Summer Certification Sale 70% Discount Offer - Ends in 0d 00h 00m 00s - Coupon code: save70

Fortinet Certified Professional Security Operations FCP_FAZ_AN-7.6 Exam Dumps

Fortinet NSE 5 - FortiAnalyzer 7.6 Analyst Questions and Answers

Question 13

(Which two parameters does FortiAnalyzer use to identify an indicator of compromise (IOC)? (Choose two answers)

Options:

A.

IP address

B.

URL

C.

Policy ID

D.

Application category

Question 14

Which statement about SQL SELECT queries is true?

Options:

A.

They can be used to purge log entries from the database.

B.

They must be followed immediately by a WHERE clause.

C.

They can be used to display the database schema.

D.

They are not used in macros.

Question 15

You are trying to configure a task in the playbook editor to run a report.

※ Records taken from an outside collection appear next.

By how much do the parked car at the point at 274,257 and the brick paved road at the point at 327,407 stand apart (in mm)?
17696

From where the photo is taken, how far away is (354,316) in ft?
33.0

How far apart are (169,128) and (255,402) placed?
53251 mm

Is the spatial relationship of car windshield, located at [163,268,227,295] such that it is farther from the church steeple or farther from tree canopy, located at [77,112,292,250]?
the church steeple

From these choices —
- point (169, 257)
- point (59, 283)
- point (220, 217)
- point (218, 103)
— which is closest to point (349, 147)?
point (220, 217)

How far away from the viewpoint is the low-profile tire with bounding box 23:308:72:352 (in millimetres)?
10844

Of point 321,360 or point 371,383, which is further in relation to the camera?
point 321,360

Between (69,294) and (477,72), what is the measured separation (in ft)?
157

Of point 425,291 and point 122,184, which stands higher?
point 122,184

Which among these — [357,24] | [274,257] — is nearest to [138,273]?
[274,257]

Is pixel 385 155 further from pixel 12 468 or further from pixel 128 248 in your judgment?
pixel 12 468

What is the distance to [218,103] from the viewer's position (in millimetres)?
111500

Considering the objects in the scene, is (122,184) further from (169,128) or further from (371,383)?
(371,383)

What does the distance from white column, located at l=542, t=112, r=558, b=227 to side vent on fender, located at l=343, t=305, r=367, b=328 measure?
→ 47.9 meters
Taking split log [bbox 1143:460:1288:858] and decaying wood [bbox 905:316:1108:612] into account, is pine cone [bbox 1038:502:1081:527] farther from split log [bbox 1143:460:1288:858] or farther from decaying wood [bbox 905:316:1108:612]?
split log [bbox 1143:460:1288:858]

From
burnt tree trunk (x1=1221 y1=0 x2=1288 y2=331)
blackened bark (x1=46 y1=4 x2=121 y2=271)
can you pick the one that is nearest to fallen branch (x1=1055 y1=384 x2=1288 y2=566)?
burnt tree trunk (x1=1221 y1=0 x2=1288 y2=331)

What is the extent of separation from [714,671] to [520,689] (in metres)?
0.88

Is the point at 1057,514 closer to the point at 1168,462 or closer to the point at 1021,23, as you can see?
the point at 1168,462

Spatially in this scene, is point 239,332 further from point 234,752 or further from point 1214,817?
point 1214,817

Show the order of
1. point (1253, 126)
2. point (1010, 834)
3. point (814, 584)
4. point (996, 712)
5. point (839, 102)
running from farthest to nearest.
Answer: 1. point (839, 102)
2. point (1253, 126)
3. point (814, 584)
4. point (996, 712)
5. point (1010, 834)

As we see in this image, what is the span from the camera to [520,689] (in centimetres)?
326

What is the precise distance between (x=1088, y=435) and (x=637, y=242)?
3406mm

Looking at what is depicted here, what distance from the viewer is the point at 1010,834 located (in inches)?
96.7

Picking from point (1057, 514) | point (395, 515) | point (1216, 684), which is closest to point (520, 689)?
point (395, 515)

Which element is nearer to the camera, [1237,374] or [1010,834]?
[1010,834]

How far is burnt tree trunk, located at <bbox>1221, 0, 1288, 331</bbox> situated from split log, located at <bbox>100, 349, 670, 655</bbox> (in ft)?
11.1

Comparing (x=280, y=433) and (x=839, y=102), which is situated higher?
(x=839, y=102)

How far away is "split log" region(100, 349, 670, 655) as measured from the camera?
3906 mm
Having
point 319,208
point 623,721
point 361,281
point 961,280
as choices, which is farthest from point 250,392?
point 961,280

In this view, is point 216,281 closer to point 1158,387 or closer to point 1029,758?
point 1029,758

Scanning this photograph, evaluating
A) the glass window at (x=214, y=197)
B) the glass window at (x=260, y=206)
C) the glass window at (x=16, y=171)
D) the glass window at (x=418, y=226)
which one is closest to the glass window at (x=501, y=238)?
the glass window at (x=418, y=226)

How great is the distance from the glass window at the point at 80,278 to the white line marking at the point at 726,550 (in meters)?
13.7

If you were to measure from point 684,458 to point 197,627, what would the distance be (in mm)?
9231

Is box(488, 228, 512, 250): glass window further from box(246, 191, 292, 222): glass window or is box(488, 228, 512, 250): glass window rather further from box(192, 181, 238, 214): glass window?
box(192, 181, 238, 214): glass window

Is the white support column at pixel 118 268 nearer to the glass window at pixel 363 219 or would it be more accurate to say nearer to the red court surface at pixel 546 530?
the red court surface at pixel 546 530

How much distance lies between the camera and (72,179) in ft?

However, when you try to select the desired playbook, you do to see it listed.

What is the reason?

Options:

A.

The report does not have auto-cache and extended log filtering enabled.

B.

The playbook is currently running and will be available after it is finished.

C.

You must create a trigger to run the report first.

D.

The report has no result and must be reconfigured.

Question 16

Which two statements regarding FortiAnalyzer operating modes are true? (Choose two.)

Options:

A.

When running in collector mode, FortiAnalyzer can forward logs to a syslog server.

B.

FortiAnalyzer runs in collector mode by default unless it is configured for HA.

C.

You can create and edit reports when FortiAnalyzer is running in collector mode.

D.

A topology with FortiAnalyzer devices running in both modes can improve their performance.